Written task A: Which lines of the records contain the term "terms"? Show each of those lines in full.

[start of Document extract]

No findings of significance were identified.

1R19 Post-Maintenance Testing

a. Inspection Scope

(5 samples)

The inspectors observed portions of and/or reviewed results of five post-maintenance tests for the following equipment:

  • Work orders (WO) 30129614, 30132803 and 30138293, 11 control air dryer preventive maintenance activities during replacement of 3 station air compressor;
  • WO 60062345, 13 chemical and volume control reciprocating charging pump corrective maintenance;
  • WOs 30126596, 30120074, 50098442, and 50097115, 11 diesel fuel oil storage tank transfer pump preventive maintenance; and
  • WO 60064079, 1B vital instrument bus inverter corrective maintenance.

b. Findings

No findings of significance were identified.

1R20 Refueling and Other Outage Activities

a. Inspection Scope

(1 sample)

On September 26 and 27, 2006, the inspectors reviewed the Unit 2 forced outage work scope associated with a manual reactor trip on September 26, 2006. The inspectors appropriately considered plant shutdown risk and maintained defense-in-depth systems while Unit 2 remained in hot standby conditions. The inspectors reviewed PSEGs post reactor trip review and apparent cause reports, and observed reactor startup to criticality. Documents reviewed are listed in the attachment.

b. Findings

No findings of significance were identified.

1R22 Surveillance Testing

a. Inspection Scope

(6 samples)

The inspectors observed portions of and/or reviewed results for six surveillance tests to verify, as appropriate, whether the applicable system requirements for operability were adequately incorporated into the procedures and that test acceptance criteria were consistent with procedure requirements, the technical specification requirements, the Updated Final Safety Analysis Report (UFSAR), and American Society of Mechanical Engineers (ASME)Section XI for pump and valve testing. Documents reviewed are listed in the attachment. The following surveillance tests were inspected:

  • WO 50084209, moderator temperature coefficient measurement for Unit 2;
  • WO 50096094, 12 safety injection pump inservice testing;

b. Findings

No findings of significance were identified.

1R23 Temporary Plant Modifications

a. Inspection Scope

(1 sample)

[end of Document extract]

Written task B: Can you condense the paragraph of the inspection report that begins "On September 26 and 27, 2006" into a short bulleted list that keeps its main facts?

[start of The records]

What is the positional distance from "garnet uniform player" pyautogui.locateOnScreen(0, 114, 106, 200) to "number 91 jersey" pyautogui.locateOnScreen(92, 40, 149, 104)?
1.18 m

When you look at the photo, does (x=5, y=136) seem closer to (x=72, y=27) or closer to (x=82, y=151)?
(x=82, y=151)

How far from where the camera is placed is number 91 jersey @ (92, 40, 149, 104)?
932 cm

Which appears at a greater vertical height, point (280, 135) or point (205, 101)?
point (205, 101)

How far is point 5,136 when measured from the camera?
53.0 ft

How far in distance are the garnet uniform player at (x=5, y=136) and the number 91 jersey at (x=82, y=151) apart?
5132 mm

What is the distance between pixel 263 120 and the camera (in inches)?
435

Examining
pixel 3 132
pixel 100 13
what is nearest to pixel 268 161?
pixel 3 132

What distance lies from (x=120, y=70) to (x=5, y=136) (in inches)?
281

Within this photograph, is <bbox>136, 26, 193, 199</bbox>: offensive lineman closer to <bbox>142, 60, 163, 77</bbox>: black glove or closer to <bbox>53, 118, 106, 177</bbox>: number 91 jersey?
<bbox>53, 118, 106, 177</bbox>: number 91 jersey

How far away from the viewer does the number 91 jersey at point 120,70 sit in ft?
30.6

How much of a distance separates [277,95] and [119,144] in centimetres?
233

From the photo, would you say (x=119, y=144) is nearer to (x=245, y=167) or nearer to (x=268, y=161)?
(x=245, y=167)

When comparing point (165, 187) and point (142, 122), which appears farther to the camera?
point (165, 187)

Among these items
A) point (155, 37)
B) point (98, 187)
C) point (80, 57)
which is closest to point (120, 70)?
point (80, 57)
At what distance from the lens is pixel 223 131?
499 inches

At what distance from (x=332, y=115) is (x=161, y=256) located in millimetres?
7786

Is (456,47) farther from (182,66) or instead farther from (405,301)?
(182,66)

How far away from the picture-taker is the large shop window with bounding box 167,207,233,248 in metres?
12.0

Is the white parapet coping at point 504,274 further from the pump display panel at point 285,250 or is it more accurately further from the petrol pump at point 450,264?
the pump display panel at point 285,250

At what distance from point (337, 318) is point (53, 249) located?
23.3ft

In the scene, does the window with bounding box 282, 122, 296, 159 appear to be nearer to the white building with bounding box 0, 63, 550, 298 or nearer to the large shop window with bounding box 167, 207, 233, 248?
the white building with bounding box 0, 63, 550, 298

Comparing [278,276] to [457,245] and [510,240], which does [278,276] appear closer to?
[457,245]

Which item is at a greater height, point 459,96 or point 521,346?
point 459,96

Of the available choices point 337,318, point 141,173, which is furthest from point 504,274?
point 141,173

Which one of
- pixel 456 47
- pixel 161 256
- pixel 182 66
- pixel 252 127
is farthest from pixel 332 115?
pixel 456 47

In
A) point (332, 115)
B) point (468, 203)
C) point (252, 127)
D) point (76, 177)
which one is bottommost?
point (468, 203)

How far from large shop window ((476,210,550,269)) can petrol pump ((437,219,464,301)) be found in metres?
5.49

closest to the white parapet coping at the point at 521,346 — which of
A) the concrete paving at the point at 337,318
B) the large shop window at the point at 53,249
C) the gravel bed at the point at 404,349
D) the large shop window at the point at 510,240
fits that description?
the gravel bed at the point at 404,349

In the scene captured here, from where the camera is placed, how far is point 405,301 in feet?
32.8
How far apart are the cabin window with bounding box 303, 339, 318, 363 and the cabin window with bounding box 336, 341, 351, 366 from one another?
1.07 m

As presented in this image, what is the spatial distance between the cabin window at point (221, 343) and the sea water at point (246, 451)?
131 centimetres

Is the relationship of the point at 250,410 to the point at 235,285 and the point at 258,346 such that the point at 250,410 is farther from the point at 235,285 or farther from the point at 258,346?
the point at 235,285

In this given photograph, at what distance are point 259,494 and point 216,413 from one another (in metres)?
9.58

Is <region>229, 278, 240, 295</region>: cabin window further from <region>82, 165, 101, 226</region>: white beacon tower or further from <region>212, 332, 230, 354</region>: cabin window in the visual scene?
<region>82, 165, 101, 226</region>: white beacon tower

[end of The records]
[start of The records]

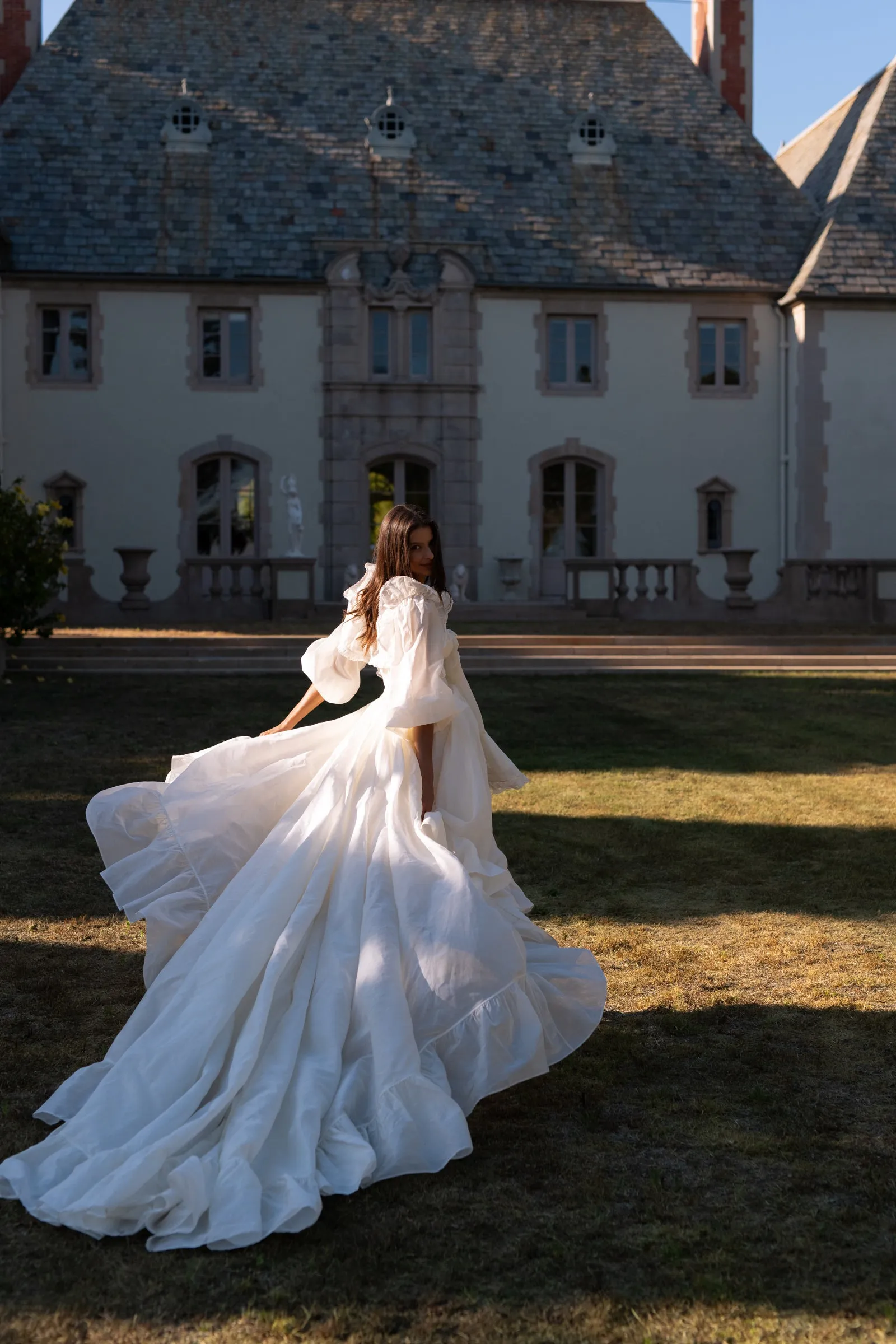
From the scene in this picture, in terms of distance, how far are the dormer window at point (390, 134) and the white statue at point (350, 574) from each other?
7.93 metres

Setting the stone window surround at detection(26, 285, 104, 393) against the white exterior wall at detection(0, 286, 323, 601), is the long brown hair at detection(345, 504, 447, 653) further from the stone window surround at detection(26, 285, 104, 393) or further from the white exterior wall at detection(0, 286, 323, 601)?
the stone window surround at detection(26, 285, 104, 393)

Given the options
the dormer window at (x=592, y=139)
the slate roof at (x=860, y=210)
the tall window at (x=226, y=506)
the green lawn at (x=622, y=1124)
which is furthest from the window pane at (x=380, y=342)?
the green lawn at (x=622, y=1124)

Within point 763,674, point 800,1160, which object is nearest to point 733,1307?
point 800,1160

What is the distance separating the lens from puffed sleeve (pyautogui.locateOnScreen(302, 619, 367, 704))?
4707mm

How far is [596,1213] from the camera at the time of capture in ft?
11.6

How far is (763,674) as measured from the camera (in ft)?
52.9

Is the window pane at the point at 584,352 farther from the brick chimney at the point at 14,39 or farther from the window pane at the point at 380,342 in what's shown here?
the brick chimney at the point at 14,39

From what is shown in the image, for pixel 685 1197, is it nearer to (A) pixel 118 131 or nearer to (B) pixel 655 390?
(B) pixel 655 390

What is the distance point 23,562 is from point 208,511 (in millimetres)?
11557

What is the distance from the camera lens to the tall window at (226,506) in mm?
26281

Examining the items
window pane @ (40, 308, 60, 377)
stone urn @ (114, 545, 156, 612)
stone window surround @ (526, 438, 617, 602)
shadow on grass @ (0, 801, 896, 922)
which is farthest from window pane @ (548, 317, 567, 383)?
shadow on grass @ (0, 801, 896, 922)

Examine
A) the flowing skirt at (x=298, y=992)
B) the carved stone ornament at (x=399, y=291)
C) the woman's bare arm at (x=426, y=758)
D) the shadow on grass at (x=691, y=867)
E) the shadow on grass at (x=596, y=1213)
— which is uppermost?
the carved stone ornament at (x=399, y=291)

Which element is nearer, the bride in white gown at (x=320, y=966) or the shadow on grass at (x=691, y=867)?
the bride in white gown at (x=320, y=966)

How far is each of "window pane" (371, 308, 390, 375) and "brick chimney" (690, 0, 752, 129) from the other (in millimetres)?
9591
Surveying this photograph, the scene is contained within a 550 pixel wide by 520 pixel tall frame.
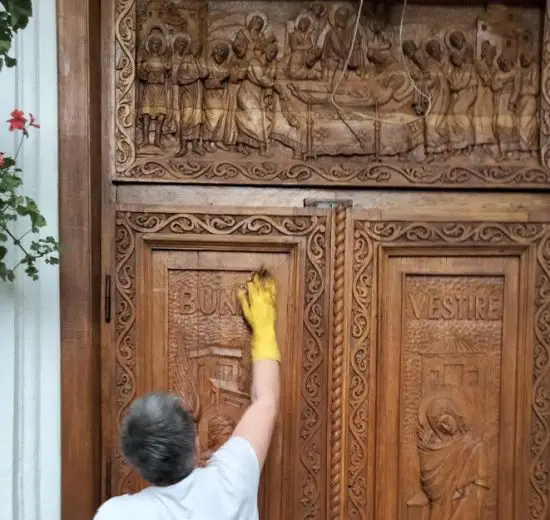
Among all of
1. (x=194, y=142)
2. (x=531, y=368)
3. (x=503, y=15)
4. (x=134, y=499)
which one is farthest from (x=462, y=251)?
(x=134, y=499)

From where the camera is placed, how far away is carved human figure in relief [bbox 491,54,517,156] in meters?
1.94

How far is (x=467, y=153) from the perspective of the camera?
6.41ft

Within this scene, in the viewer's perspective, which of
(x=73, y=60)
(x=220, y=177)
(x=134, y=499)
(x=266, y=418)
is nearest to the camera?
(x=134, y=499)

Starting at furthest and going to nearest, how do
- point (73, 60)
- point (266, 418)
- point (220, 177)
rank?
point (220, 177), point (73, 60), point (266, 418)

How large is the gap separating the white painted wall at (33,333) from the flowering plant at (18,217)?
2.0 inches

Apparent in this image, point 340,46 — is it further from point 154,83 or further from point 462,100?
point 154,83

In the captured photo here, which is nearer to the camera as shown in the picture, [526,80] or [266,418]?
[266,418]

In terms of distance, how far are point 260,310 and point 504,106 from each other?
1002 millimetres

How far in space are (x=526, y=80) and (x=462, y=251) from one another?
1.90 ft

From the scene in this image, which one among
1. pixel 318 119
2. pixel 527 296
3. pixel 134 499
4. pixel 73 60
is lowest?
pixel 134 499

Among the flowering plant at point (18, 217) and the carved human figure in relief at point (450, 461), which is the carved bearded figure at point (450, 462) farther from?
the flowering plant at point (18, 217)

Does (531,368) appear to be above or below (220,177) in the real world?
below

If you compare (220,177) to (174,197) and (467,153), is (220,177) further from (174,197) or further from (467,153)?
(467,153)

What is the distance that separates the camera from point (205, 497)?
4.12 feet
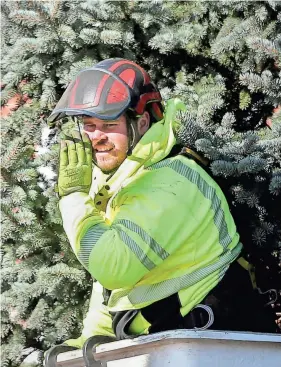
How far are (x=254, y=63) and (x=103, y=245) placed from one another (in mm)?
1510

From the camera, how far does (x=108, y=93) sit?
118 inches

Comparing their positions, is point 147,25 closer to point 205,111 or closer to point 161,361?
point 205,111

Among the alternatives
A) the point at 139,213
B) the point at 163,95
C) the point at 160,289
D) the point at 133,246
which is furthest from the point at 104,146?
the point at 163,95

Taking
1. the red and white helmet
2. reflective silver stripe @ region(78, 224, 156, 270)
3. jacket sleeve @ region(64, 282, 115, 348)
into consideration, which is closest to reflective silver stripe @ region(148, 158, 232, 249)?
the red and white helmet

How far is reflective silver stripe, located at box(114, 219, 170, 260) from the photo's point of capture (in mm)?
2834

[end of The records]
[start of The records]

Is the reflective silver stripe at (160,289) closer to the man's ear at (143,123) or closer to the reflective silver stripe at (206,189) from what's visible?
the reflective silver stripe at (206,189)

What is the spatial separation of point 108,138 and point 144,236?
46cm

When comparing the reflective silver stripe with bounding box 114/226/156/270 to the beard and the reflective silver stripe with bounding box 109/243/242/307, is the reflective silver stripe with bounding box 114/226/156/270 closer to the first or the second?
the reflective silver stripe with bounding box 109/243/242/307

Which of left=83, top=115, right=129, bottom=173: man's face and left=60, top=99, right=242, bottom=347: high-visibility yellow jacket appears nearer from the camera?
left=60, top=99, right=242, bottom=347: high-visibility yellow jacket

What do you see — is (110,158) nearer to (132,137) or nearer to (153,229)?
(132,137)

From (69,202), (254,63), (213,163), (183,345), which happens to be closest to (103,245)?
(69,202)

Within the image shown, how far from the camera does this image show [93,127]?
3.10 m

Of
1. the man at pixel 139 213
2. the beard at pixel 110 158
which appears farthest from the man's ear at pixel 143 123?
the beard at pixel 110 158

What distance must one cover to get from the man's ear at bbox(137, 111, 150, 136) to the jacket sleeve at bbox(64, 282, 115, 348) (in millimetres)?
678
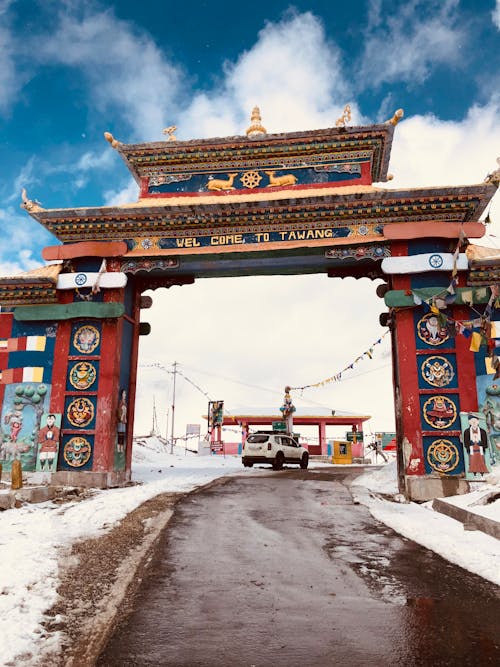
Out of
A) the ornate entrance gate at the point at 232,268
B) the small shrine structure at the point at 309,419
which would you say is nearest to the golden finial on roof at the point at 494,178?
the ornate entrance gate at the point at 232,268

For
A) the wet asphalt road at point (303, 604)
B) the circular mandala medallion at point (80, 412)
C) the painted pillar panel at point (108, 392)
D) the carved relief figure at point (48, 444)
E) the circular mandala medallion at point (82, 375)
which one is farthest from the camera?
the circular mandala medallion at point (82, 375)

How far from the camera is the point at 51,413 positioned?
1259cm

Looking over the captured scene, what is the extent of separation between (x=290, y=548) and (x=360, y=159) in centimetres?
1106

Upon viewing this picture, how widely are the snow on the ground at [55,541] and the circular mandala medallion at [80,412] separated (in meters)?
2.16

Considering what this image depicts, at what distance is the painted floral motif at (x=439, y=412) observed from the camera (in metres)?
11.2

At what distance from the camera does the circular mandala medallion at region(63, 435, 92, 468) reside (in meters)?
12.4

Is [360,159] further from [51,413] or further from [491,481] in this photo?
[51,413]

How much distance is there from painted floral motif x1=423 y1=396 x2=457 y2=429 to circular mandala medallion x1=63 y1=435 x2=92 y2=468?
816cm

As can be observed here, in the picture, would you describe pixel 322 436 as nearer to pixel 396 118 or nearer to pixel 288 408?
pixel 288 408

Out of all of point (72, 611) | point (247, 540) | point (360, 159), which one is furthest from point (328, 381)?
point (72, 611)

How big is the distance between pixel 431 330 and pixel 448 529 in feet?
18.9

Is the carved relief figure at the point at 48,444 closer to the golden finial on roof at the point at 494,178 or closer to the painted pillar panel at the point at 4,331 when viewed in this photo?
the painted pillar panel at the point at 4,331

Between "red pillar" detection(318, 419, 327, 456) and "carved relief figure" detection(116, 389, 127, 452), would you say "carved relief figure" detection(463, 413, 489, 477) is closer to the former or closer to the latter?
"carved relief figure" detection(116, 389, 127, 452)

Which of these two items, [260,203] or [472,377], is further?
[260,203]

[end of The records]

Full answer A:
From the scene in this picture, in terms of distance, how far are the dormer window at point (390, 134) and the white statue at point (350, 574) from each other?
In terms of distance, how far are point 260,310 and point 504,106 from each other?

Full answer B:
- On September 26 and 27, 2006, the inspectors reviewed the Unit 2 forced outage work scope linked to a manual reactor trip on September 26, 2006.
- They considered plant shutdown risk and maintained defense-in-depth systems while Unit 2 stayed in hot standby.
- They reviewed the PSEG post reactor trip review and apparent cause reports.
- They observed reactor startup to criticality.
- The documents reviewed are listed in the attachment.